—This new ad from J&J brand Babyganics foregoes rainbows and unicorns for real life depictions of parenthood. And it’s wonderful, says Craig Redmond—
“This is advertising. We create fantasy here.” That was the cynical retort I was served early in my career, after questioning the legitimacy of a product claim in a creative brief.
“The sooner you figure that out, Master Redmond, the better off you’ll be,” spat the bitterly grizzled British creative director in exile.
Of course, he was mostly right.
Ever since Uncle Leo Burnett set out the first bowl of free apples, his Lordship David Ogilvy penned the first eye-patched Hathaway ad, and Buffalo Bill Bernbach first told us to think small, our industry has been painting a pretty rosy picture of the consumptive world.
Where else would the colour of menstrual hemoglobin be a clinically pristine, aqua marine blue? Or domestic beer happily imbibed by beautiful, interracially diverse, gender-inclusive 20-somethings instead of a bloated, middle-aged, redneck couch tater washing down his Cheetos with a Bud Light chaser?

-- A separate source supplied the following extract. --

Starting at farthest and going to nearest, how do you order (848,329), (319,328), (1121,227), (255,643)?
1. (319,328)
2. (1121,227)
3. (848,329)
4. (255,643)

And there’s no place where we’ve applied our sanguine brush more liberally than in the children’s consumer goods aisle.
For a hundred years, it’s been all baby wipes wonderland, pablum paradise, and nappy nirvana, with nary a dirty diaper oozing molten green lava in sight.
I believe that’s what made the inaugural “Unapologetically Human” work from Broken Heart Love Affair so appealing. No, it wasn’t an ad for kids’ products, but the little humans played a starring role in that anthemic embrace of all things snot, poo, blood, and chunky vomit. And it was real, for reals.
I think that’s also what I loved so much watching this new salute to the struggles of “perfectly imperfect parenting.”
It comes from a company called Babyganics, which produces baby skin sensitive products like soaps and moisturizers. The brand was acquired in 2016 by Johnson & Johnson, which is—ironically enough—better known for the aforementioned idyllic portrayals of family life.
It features some very funny and familiar moments we’ve all endured in the endless training session we call parenthood. But best of all is the serenading accompaniment from a kids chorus singing a hilarious rendition of a song most of us parents have heard in a mind-melting, never-ending-loop with every road trip: “The Wheels on the Bus.”
Who knows? Maybe the harsh realities of Covid and the deep self-reflection it demanded is ushering in a new era of children’s CPG advertising that is less about unicorns, rainbows, and fluffy fairy tales, and more about our commercial art imitating life in all its infamy.
Regardless. Wait for the child’s response to the parent’s hopeful “good night” at the 1:49 mark. It’s perfect.